>> start

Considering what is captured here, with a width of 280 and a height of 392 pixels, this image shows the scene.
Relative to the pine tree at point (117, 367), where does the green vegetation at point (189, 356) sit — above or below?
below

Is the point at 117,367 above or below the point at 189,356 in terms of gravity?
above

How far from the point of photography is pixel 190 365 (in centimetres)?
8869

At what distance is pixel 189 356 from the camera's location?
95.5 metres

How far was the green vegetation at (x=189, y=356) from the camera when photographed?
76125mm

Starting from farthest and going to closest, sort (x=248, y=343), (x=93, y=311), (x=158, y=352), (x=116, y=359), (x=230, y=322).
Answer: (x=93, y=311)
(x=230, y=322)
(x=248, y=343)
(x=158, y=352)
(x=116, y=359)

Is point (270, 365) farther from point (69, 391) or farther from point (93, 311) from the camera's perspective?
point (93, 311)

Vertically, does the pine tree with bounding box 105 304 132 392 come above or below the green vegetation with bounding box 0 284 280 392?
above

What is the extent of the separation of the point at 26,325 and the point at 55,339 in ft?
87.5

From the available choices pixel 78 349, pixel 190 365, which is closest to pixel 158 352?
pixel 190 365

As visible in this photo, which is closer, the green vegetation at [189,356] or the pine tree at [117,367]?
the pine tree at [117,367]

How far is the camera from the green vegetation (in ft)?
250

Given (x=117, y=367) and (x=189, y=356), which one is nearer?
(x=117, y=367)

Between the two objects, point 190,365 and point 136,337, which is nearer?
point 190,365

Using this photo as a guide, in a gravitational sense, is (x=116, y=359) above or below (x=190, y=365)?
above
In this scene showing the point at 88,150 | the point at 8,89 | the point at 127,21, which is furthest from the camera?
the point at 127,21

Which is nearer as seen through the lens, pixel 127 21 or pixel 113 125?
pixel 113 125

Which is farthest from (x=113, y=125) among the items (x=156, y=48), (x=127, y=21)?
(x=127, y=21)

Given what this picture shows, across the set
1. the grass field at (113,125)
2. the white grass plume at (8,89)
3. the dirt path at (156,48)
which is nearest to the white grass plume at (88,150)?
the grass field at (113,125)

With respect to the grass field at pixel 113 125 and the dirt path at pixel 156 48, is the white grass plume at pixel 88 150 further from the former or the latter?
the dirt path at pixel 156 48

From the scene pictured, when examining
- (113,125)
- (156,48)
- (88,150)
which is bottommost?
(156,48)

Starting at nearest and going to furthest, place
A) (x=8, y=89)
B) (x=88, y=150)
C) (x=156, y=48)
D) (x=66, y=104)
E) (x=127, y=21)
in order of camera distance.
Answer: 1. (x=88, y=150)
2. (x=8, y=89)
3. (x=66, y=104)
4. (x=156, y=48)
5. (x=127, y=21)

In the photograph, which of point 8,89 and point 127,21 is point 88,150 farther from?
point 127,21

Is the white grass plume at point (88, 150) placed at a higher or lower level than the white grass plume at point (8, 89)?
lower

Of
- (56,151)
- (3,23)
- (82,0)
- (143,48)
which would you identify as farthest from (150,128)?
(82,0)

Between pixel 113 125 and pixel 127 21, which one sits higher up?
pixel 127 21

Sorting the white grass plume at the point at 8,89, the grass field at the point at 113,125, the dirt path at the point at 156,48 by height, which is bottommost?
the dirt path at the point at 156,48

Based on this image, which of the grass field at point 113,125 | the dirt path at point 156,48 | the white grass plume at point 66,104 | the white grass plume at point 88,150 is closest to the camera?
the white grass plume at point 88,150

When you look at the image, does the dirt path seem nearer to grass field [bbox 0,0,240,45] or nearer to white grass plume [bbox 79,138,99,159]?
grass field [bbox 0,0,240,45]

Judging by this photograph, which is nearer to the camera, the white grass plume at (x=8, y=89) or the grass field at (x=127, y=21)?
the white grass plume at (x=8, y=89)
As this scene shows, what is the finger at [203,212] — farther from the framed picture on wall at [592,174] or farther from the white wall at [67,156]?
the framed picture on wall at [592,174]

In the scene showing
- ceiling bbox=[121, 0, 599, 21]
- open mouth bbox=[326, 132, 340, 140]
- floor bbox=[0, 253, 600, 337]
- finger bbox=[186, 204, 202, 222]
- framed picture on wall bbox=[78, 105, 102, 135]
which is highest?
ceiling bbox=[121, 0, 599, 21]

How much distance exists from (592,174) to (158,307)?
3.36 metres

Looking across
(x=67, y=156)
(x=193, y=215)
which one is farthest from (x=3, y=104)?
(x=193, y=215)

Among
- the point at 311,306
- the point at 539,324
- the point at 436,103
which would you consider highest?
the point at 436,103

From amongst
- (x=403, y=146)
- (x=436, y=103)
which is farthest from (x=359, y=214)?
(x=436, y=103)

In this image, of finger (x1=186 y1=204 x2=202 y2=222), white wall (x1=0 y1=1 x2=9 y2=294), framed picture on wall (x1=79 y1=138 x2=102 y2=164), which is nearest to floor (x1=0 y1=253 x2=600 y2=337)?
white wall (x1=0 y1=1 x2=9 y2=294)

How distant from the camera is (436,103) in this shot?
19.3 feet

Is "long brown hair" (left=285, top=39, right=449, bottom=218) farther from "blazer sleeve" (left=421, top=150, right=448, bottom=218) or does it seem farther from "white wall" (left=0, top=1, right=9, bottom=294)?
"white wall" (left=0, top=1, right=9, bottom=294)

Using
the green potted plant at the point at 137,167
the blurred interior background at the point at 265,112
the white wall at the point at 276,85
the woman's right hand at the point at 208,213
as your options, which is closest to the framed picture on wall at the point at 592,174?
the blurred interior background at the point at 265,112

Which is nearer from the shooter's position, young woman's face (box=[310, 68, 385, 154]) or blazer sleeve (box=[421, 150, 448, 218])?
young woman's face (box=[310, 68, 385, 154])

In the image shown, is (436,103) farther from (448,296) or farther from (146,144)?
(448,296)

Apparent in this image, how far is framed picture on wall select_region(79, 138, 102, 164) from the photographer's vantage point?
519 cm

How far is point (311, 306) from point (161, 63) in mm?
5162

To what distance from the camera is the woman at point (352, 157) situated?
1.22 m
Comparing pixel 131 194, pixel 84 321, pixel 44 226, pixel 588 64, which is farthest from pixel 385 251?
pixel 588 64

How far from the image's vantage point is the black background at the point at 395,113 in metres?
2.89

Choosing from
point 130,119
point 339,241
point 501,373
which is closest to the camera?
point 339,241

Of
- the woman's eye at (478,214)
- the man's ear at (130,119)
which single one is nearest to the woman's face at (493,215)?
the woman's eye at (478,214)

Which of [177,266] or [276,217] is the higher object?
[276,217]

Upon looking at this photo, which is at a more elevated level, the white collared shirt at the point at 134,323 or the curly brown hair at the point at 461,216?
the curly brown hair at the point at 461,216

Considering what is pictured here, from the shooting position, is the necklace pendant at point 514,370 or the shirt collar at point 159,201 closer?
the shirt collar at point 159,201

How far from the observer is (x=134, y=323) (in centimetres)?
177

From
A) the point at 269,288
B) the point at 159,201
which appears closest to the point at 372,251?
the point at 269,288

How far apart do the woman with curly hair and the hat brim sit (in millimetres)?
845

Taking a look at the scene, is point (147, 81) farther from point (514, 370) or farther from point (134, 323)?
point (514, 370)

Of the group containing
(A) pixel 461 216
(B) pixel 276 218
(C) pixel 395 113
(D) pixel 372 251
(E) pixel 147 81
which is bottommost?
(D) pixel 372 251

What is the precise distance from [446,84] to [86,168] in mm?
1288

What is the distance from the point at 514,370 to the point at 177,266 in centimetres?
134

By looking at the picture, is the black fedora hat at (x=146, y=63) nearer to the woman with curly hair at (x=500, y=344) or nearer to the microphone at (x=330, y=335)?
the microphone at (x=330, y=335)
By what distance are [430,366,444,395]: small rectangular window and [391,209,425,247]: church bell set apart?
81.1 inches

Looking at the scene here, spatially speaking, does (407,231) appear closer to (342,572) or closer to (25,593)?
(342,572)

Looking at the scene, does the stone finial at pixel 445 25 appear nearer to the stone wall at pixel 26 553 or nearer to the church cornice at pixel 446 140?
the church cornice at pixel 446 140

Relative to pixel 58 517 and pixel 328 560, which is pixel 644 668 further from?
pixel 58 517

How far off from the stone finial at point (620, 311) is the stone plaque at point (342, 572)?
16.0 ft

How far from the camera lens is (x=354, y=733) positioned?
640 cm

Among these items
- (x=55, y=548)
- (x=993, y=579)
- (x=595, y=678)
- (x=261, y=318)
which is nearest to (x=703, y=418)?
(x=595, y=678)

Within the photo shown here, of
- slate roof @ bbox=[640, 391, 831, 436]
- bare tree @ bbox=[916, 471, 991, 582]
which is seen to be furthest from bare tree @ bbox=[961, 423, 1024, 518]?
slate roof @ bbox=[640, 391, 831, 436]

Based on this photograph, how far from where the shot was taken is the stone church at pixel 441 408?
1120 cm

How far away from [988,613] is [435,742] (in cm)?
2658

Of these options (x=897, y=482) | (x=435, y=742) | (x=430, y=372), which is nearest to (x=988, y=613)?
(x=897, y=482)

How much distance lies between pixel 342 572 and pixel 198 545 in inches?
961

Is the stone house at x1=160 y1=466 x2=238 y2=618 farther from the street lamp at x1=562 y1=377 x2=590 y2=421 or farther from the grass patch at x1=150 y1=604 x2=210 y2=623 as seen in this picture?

>> end

What to do: Reproduce the listing from the line containing "Of these options" through the end of the listing, changing "options" to "choices" and leaving everything else as it is.

Solution for this problem:
Of these choices (x=897, y=482) | (x=435, y=742) | (x=430, y=372), which is nearest to (x=988, y=613)?
(x=897, y=482)

How much distance lies between pixel 342 572 and pixel 198 545 in inches?
961

Is the stone house at x1=160 y1=466 x2=238 y2=618 farther from the street lamp at x1=562 y1=377 x2=590 y2=421 or farther from the grass patch at x1=150 y1=604 x2=210 y2=623 as seen in this picture?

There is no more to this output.